Startup Senergy going far with technical collabs (Image: Senergy)

“That is how we are changing solar thermal from being an ‘ugly sister’ into the Cinderella of renewables.” 

Although Covid initially set back roll out, awareness about the climate crisis has accelerated in all areas of society, increasing recognition of the UK’s wealth of environmental engineering talent and pioneers such as Senergy.  

The Government’s latest Green Plan is set to transform opportunities for businesses and now Senergy is expecting a £1 million turnover next year, potentially rising to £40 million in 2025, as further pilots and projects in its target market – housing both new build and retro-fit in the residential and social sectors – get underway. 

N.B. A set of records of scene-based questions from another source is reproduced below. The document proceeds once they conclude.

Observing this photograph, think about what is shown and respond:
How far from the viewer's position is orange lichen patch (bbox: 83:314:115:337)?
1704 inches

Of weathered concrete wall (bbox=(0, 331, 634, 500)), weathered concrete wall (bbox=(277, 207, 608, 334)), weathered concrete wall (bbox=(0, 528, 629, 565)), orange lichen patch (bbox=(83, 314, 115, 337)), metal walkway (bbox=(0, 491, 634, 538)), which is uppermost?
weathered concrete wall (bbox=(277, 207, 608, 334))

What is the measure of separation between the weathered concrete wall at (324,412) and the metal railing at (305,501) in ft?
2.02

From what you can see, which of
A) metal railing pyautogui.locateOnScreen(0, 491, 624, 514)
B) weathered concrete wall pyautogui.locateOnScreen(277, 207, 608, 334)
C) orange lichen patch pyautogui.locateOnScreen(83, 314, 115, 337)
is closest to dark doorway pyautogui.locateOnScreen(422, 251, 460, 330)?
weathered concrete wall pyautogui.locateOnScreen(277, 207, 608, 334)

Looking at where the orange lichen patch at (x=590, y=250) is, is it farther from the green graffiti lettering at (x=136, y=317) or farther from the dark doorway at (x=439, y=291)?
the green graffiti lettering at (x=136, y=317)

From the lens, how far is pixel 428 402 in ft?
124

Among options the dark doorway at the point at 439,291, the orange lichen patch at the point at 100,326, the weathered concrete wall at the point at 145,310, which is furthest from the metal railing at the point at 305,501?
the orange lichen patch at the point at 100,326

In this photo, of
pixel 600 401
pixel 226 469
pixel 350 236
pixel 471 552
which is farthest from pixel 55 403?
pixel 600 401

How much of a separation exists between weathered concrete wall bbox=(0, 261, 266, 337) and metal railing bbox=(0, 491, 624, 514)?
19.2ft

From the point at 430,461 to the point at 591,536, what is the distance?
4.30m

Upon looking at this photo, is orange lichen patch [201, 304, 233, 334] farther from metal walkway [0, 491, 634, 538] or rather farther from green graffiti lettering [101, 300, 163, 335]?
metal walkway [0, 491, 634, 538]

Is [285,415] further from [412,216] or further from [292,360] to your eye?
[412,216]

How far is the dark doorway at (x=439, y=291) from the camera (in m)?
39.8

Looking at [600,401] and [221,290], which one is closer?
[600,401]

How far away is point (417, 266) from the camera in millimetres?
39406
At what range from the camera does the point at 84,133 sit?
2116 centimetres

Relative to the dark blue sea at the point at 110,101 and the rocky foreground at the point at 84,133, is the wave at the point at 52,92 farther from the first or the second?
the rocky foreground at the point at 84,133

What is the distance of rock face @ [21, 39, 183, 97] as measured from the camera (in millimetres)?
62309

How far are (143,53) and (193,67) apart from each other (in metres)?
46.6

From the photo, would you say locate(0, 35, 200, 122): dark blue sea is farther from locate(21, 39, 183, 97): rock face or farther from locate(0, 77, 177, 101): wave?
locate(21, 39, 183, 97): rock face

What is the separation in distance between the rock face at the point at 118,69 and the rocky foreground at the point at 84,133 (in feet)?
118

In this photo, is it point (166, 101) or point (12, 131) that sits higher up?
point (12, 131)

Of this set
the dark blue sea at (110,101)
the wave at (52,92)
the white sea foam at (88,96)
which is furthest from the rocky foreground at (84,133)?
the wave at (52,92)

In a low carbon heating market worth £7 billion in the UK, “every construction company is currently focussed on building smarter and greener,” says Boyle. 

“Public and private funding for the renewables industry in the next decade is predicted to be over £350 billion and we have definitely noticed a fundamental change. We have to decarbonise residential energy if the UK is to meet its carbon targets.” 

Design is in-house and manufacturing outsourced, helped by Belfast’s long-standing engineering experience. 

Senergy’s partnerships with Queen’s University Belfast, the University of Ulster and as well as the UK’s High Value Manufacturing and Energy Systems catapults, have played a vital part in leveraging expertise that the early stage company employing four would have struggled to access otherwise. 

“It’s the idea that drives me,” says Boyle who maintains strong links too with the Royal Academy of Engineering where she received “invaluable mentoring” as she travelled the long road of innovating a new product and bringing it to market. 

Keen to inspire other women to become engineers, she is also part of the Academy’s This is Engineering Campaign celebrating the profession and its inspiring innovations improving life now and in the future.   

The £1.7 million investment so far in Senergy has come from grants, backing from government agency Innovate UK, angel funding and Boyle herself, who came to environmental engineering after running a family roofing business. 


Green engineer and business chief Christine Boyle (Image: Handout)

Her fresh look as an industry outsider, who saw the unrecognised commercial potential for flat roofs in improving the environment, has given new life to a technology languishing in the doldrums. 

One of her best business moves to date “has been holding on to equity at an early stage,” she says.  

As to the bigger pictures changing lives, Covid pales in comparison to the climate crisis, she warns. 

“Preventing damage from climate change is the greatest challenge of our time, but also the greatest opportunity. 

“Heating is central to our home and working lives. This is a very timely moment to bring a low carbon roofing product to market.

“More than ever before all of us have an opportunity through technology, industry and policy to support the best engineers of our time to build the best world for our children. We dare not waste it.” 

The Academy has launched a new virtual museum, The Museum of Engineering Innovation, accessed via Google Arts and Culture.